Le personnage de Siegmund est un peu mieux traité, mis à
part son entrée sur scène. Alors qu'il est censé être
à bout de forces, il entre tranquillement et s'avance jusque sur
le devant de la scène, sans paraître ne fût-ce que légèrement
fatigué. Les symboles seront nombreux au cours de cet acte, et le
seul qui fonctionne de manière heureuse est le manteau en peau de
loup dont est vêtu Siegmund, rappel évident de sa lignée.
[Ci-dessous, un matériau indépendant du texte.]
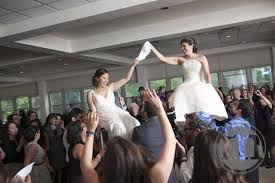 Jewish Wedding Chair Dance 10 Gorgeous Lgbt Jewish Weddings In Honor Of National Pride Month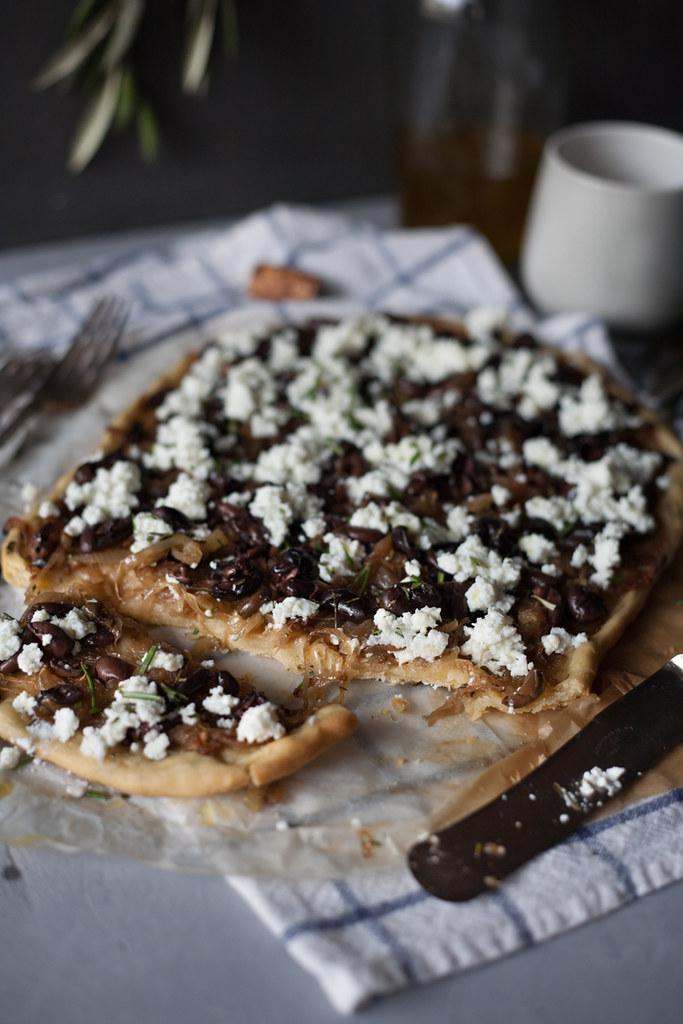 tarte de cebola e azeitona com massa de azeite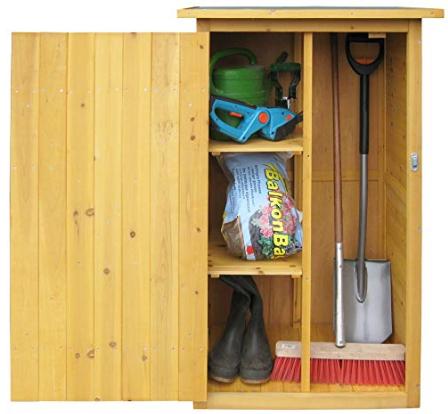 Caseta de jardín por dentro. Ordenar las herramientas.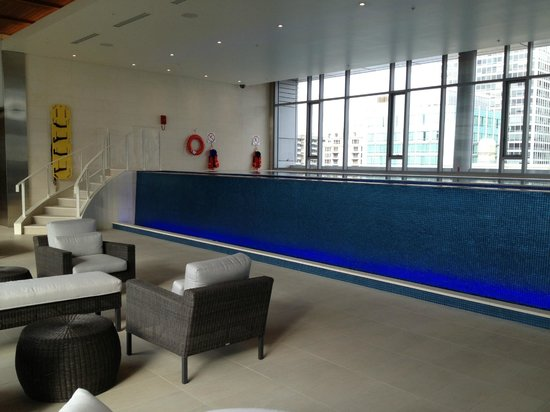 The Ritz-Carlton, Montreal: Top floor Pool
Cela paraît simpliste, mais c'est utilisé avec intelligence
: Siegmund le porte fièrement, Sieglinde le caresse tendrement et
Hunding aimerait le détruire. Autre bonne idée : celle de
faire accompagner Hunding de membres de son clan, soulignant par là
à quel point Sieglinde est étrangère à ce monde
masculin et brutal. Pour ma part, je n'ai pas compris (mais peut-être
ai-je manqué de finesse) la présence du tissu maculé
de sang que Sieglinde tient dans ses mains dès qu'elle pénètre
sur la scène. Soit. Mais d'autres éléments ne peuvent
prétendre au bénéfice du doute. Il en va ainsi du
traitement de l'épée de Siegmund. En faire un objet phallique
est compréhensible et peut paraître de bon ton, mais le souligner
à ce point confine au ridicule. Il la brandit à tout va ;
elle l'embrasse et la caresse... Je vous en passe ! Il faut ajouter à
tout cela des attitudes très stéréotypées de
la part des protagonistes durant cet acte. Seul Raftery (Siegmund) a su
se ménager des moments de liberté (et de vérité)
scénique, çà et là.
Le deuxième acte se révèle
d'une autre qualité, avec une bonne utilisation de l'espace. Le
décor et ses éléments sont simples, mais efficaces.
Le duel entre Hunding et Siegmund s'avère particulièrement
réussi, Wotan surplombant la scène du haut de... l'orchestre.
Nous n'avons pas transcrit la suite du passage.